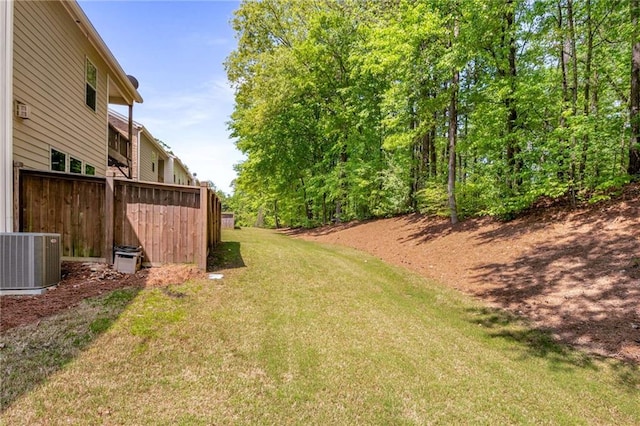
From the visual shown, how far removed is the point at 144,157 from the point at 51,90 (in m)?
10.0

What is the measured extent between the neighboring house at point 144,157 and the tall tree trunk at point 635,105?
15.1 metres

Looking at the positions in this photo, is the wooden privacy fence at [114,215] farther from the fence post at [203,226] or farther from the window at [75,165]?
the window at [75,165]

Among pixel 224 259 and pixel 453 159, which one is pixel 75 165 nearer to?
pixel 224 259

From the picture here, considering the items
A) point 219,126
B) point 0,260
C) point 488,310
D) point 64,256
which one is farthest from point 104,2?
point 219,126

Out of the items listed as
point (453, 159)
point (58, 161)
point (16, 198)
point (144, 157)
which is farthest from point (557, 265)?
point (144, 157)

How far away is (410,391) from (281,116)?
18543 mm

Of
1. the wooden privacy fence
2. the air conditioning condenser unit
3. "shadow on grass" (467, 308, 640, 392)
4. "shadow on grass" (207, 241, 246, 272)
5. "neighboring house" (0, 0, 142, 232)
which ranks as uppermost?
"neighboring house" (0, 0, 142, 232)

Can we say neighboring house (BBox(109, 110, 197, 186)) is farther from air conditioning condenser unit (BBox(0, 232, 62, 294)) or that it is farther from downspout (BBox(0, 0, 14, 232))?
air conditioning condenser unit (BBox(0, 232, 62, 294))

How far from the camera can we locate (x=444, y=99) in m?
11.8

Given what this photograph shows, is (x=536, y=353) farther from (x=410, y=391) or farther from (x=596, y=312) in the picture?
(x=410, y=391)

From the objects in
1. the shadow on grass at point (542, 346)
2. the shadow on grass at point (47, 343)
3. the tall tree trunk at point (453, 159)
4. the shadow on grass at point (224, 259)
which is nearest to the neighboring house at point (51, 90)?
the shadow on grass at point (47, 343)

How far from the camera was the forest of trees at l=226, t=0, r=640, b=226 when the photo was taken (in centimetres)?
930

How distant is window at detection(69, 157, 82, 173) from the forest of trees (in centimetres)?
1020

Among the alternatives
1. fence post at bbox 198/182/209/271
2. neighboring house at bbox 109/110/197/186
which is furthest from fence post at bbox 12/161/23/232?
neighboring house at bbox 109/110/197/186
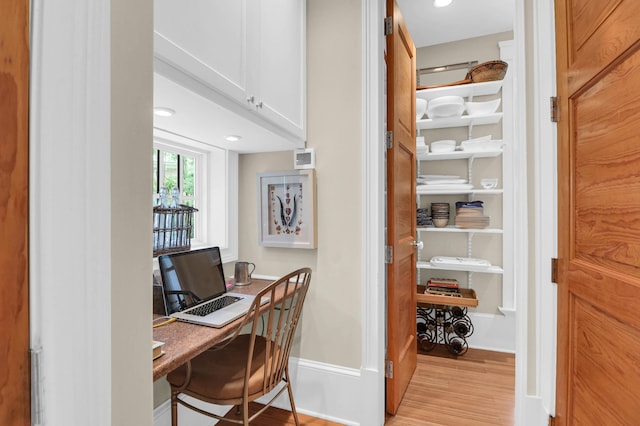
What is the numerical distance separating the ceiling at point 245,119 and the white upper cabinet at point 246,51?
7 centimetres

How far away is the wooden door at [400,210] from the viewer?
6.06 feet

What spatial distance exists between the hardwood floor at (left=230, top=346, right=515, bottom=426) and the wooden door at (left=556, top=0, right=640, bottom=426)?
0.66m

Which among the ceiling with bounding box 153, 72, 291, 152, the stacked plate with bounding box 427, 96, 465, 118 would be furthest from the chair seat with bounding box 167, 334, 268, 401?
the stacked plate with bounding box 427, 96, 465, 118

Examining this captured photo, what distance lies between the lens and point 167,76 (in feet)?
3.29

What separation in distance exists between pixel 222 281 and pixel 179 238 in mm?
330

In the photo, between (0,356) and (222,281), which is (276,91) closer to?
(222,281)

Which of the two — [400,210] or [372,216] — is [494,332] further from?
[372,216]

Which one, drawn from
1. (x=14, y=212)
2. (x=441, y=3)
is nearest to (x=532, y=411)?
(x=14, y=212)

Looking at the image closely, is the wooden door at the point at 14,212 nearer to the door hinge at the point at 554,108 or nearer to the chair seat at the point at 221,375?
the chair seat at the point at 221,375

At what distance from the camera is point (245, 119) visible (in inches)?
55.1

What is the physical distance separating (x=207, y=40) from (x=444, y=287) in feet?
8.26

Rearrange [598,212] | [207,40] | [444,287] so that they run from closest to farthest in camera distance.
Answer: [598,212] < [207,40] < [444,287]

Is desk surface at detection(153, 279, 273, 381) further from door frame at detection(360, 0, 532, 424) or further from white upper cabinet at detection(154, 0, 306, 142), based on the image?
white upper cabinet at detection(154, 0, 306, 142)

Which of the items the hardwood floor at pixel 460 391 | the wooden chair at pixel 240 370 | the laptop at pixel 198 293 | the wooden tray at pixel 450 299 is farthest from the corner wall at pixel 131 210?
the wooden tray at pixel 450 299
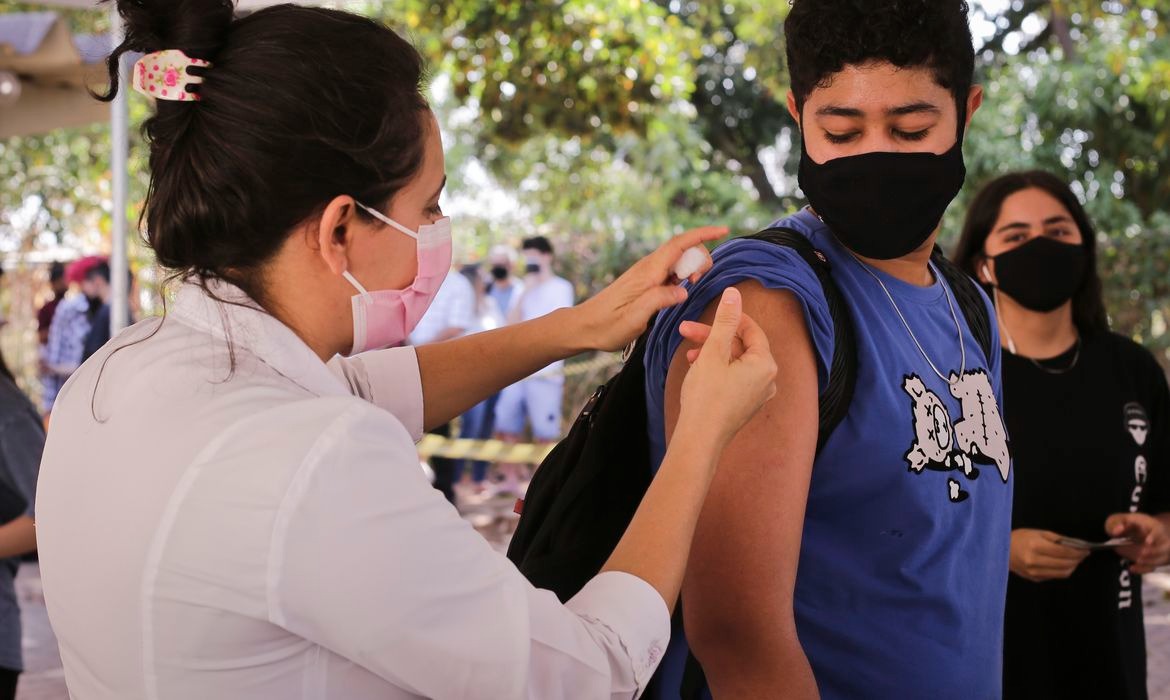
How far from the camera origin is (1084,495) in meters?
3.03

# # # # # # #

*Exercise objective*: Copy every item above word for word, in the same order, and omit the pictures.

*Written response*:
From the visual shown, how far removed is the point at 144,157 from the point at 51,90 (in m)?
10.0

What is the measured extent between the neighboring house at point 144,157 and the tall tree trunk at point 635,105?
15.1 metres

Looking at the positions in this photo, is the wooden privacy fence at [114,215] farther from the fence post at [203,226] or farther from the window at [75,165]?
the window at [75,165]

Among pixel 224 259 and pixel 453 159, which one is pixel 75 165 nearer to?
pixel 224 259

From the picture here, considering the items
A) point 219,126
B) point 0,260
C) point 488,310
D) point 64,256
which one is farthest from point 104,2?
point 219,126

Out of the items listed as
point (453, 159)
point (58, 161)
point (16, 198)
point (144, 157)
which is farthest from point (557, 265)?
point (144, 157)

How far away is (410,391) from (281,116)?
18543 mm

Of
1. the wooden privacy fence
2. the air conditioning condenser unit
3. "shadow on grass" (467, 308, 640, 392)
4. "shadow on grass" (207, 241, 246, 272)
5. "neighboring house" (0, 0, 142, 232)
which ranks as uppermost?
"neighboring house" (0, 0, 142, 232)

Can we say neighboring house (BBox(109, 110, 197, 186)) is farther from air conditioning condenser unit (BBox(0, 232, 62, 294)) or that it is farther from downspout (BBox(0, 0, 14, 232))?
air conditioning condenser unit (BBox(0, 232, 62, 294))

How far from the camera can we locate (x=444, y=99) in m?
11.8

Given what this photograph shows, is (x=536, y=353) farther from (x=410, y=391) or farther from (x=596, y=312) in the picture?
(x=410, y=391)

From the objects in
1. the shadow on grass at point (542, 346)
2. the shadow on grass at point (47, 343)
3. the tall tree trunk at point (453, 159)
4. the shadow on grass at point (224, 259)
which is nearest to the neighboring house at point (51, 90)?
the shadow on grass at point (47, 343)

How far from the camera was the forest of trees at l=226, t=0, r=640, b=226 when the photo was taken (in centimetres)?
930

How distant is window at detection(69, 157, 82, 173) from the forest of trees (in centimetres)?
1020

Among the alternatives
1. fence post at bbox 198/182/209/271
2. neighboring house at bbox 109/110/197/186
which is furthest from fence post at bbox 12/161/23/232?
neighboring house at bbox 109/110/197/186
What is the numerical distance separating the ceiling at point 245,119 and the white upper cabinet at point 246,51?
7 centimetres

How far away is the wooden door at [400,210] from the viewer?
6.06 feet

What spatial distance exists between the hardwood floor at (left=230, top=346, right=515, bottom=426) and the wooden door at (left=556, top=0, right=640, bottom=426)?
0.66m

Which among the ceiling with bounding box 153, 72, 291, 152, the stacked plate with bounding box 427, 96, 465, 118 would be furthest from the chair seat with bounding box 167, 334, 268, 401?
the stacked plate with bounding box 427, 96, 465, 118

Examining this captured photo, what distance lies between the lens and point 167,76 (in feet)?
3.29

What separation in distance exists between pixel 222 281 and pixel 179 238 in mm?
330

In the photo, between (0,356) and (222,281), which is (276,91) closer to?
(222,281)

Which of the two — [400,210] or [372,216] — is [494,332] further from?
[372,216]

Which one, drawn from
1. (x=14, y=212)
2. (x=441, y=3)
is nearest to (x=532, y=411)?
(x=14, y=212)

Looking at the image closely, is the wooden door at the point at 14,212 nearer to the door hinge at the point at 554,108 or nearer to the chair seat at the point at 221,375?
the chair seat at the point at 221,375

At what distance from the camera is point (245, 119) visible (in inches)?
55.1

What is the physical distance separating (x=207, y=40) from (x=444, y=287) in feet?
8.26

Rearrange [598,212] | [207,40] | [444,287] so that they run from closest to farthest in camera distance.
Answer: [598,212] < [207,40] < [444,287]

Is desk surface at detection(153, 279, 273, 381) further from door frame at detection(360, 0, 532, 424) or further from white upper cabinet at detection(154, 0, 306, 142), based on the image?
white upper cabinet at detection(154, 0, 306, 142)

Which of the items the hardwood floor at pixel 460 391 | the wooden chair at pixel 240 370 | the laptop at pixel 198 293 | the wooden tray at pixel 450 299 is farthest from the corner wall at pixel 131 210?
the wooden tray at pixel 450 299
How far from the camera origin is (1084,495) in meters?
3.03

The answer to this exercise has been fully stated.